2

I was testing graphframes BFS toy example:

val g: GraphFrame = examples.Graphs.friends
val paths: DataFrame = g.bfs.fromExpr("name = 'Esther'").toExpr("name <> 'Esther'").run()

The result I get is:

+-------------+------------+------------+
|         from|          e0|          to|
+-------------+------------+------------+
|[e,Esther,32]|[e,f,follow]|[f,Fanny,36]|
|[e,Esther,32]|[e,d,friend]|[d,David,29]|
+-------------+------------+------------+

That's pretty weird, since Fanny and David also have outgoing edges. And the vertices linked to them also have outgoing edges, e.g, the result dataframe should contain not only one hop paths, but all paths from the source vertex.

I myself created a toy graph:

1 2
2 3
3 4
4 5

And when I do the same kind of query:

g.bfs.fromExpr("id = 1").toExpr("id <> 1").run() 

I still get only the one hop neighbors. Am I missing something? I also tested other operators that stand for "not equal" without success. A wild guess: Maybe when BFS is reaching again the source vertex (it should look at it, but not visit its neighbors), it does not match the "toExpr" expression and aborts.

Another question: GraphFrames is directed, isn't? In order to get an "undirect graph", I should add reciprocal edges, shouldn't I?

Daniel
  • 127
  • 1
  • 9
  • Daniel, can you help me understand this statement `toExpr("name <> 'Esther'")` , I am not a scala user but I use graphframes in python. I understand your fromexpression – Hardik Gupta Dec 08 '16 at 04:23
  • It's SQL different signal. I also tested with '!=" and 'NOT LIKE' instead of '<>'. – Daniel Dec 08 '16 at 17:18

1 Answers1

0

Upon reaching Fanny and David, you've found the shortest path from Esther to a non-Esther node, so the search stops.

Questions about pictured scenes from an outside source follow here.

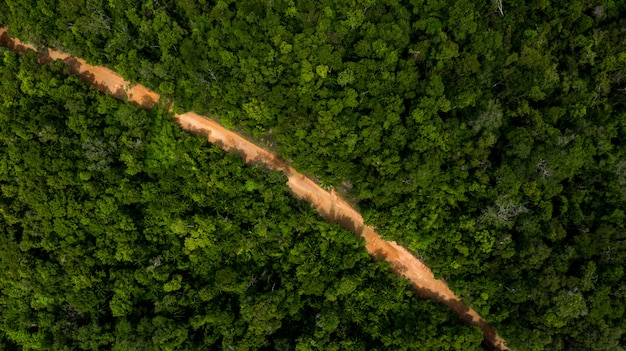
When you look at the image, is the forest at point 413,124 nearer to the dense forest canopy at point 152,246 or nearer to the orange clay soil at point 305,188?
the dense forest canopy at point 152,246

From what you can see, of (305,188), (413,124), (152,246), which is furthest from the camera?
(305,188)

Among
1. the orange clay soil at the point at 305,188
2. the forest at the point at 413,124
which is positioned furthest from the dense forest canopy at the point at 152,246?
→ the orange clay soil at the point at 305,188

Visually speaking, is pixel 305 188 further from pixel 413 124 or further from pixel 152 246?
pixel 152 246

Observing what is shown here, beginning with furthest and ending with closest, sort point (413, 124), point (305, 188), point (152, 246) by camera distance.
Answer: point (305, 188)
point (152, 246)
point (413, 124)

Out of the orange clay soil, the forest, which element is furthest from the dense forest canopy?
the orange clay soil

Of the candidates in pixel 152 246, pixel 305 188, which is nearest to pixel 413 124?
pixel 305 188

According to the GraphFrames User Guide, the bfs method "finds the shortest path(s) from one vertex (or a set of vertices) to another vertex (or a set of vertices). The beginning and end vertices are specified as Spark DataFrame expressions."

In the graph you're using, the shortest path from Esther to a non-Esther node is just one hop, so the breadth-first search stops there.

Consider your numeric toy graph. You're finding this (one hop):

import org.graphframes.GraphFrame

val edgesDf = spark.sqlContext.createDataFrame(Seq(
  (1, 2),
  (2, 3), 
  (3, 4),
  (4, 5)    
)).toDF("src", "dst")

val g = GraphFrame.fromEdges(edgesDf)
g.bfs.fromExpr("id = 1").toExpr("id <> 1").run().show()

+----+-----+---+
|from|   e0| to|
+----+-----+---+
| [1]|[1,2]|[2]|
+----+-----+---+

Suppose you queried it like this instead:

g.bfs.fromExpr("id = 1").toExpr("id > 3").run().show()

+----+-----+---+-----+---+-----+---+
|from|   e0| v1|   e1| v2|   e2| to|
+----+-----+---+-----+---+-----+---+
| [1]|[1,2]|[2]|[2,3]|[3]|[3,4]|[4]|
+----+-----+---+-----+---+-----+---+

Now the bfs method takes three hops. This is the shortest path from 1 to a node that is greater than 3. Even though there's an edge from 4 to 5 (and 5 > 3), it doesn't continue because that would be a longer path (four hops).

Another question: GraphFrames is directed, isn't? In order to get an "undirect graph", I should add reciprocal edges, shouldn't I?

I think it depends on the algorithm you want to apply to the graph. Someone could write an algorithm that ignores the direction in the underlying edges DataFrame. But if an algorithm assumes a directed graph, then I think you're right: you'd have to add reciprocal edges.

You may get a better response (from someone else) if you ask this as a separate question.

matw
  • 71
  • 5